As Clements began supporting ministry in Bangladesh “An amazing thing happened Those nighttime flying dreams, over valleys and fields, I had for years have all stopped since I first arrived. They never returned for the 18 years of my involvement in Bangladesh up to today. But other dreams replaced them. They are dreams that come through faith. Does the Lord speak through dreams and visions? He certainly does. When the focus is winning Muslims to Jesus!”

Campus Life moved on from that ministry and what Clements called phase two began, working with a young Bangladeshi minister. “That lasted six years until he, he left for the United States, like many people do, to get the green card and to have citizenship, which many pastors do, sadly desert the country.”

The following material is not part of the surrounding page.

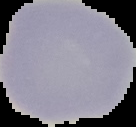
image_type: segmented cell region with the area outside set to black
image_size: 136×127 pixels
preparation: thin blood smear
result: no malaria parasites seen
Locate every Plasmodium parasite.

“So we started phase three, which is where our success really grew. So we adopted a methodology, a strategy then that we, we learned together with a young, a young leader. And that has grown very rapidly. We currently have about 30,000 male disciples, and then there’d be an equal number of women and then an equal number of at least, two children each and then the grandparents and a total following in village home groups, which is what we based ourselves around.”

“All our, all our evangels are Muslim convert converts. I won’t go too much into this, but we have 350 evangelists, all Muslim converts. We have another 30 who are working in the Rohingya refugee camp.

“I am the only foreigner involved. I am the funder. That is why I told you about the property development. Cause the Lord had raised that up in order for me to fund [this work in Bangladesh] This is how I now look at everything.

“Seek first the kingdom of God. He will meet all your needs. And that is what he has done and given us the opportunity to fund [this work without] any need for a public appeal or asking anyone to assist.”

Clements says, it’s a miracle of god’s provision.

I ask him what the young Doug Clements crying out to God in a Merewether street would think.

“It’s impossible to do that. Well, with God all things are possible. All things are possible. I’ve never quite put it that way. Thanks for asking that question. But all things are possible and he will prosper your faith. He will multiply your faith to make it much larger than it is.

“The smallest faith moves mountains. Bangladesh is a mountain, – it’s flat land, subject to flooding, don’t get me wrong, but it’s a mountain of challenge and difficulty. And that young man would say, I don’t know if that is possible, but I like it.”